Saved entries

——

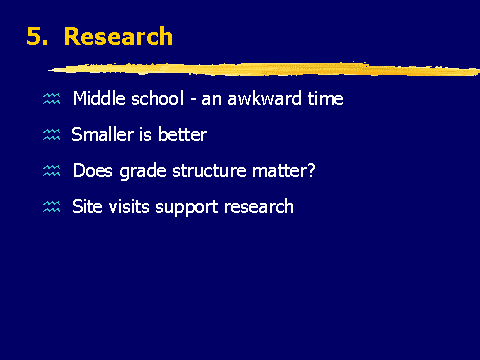 5. Research

Middle school - an awkward time

Smaller is better

Does grade structure matter?

Site visits support research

——

> **EXERCISE DESCRIPTION**
The records above must be printed exactly; the pictures stay out.

> **OUTPUT OF THE TASK**
 5. Research

Middle school - an awkward time

Smaller is better

Does grade structure matter?

Site visits support research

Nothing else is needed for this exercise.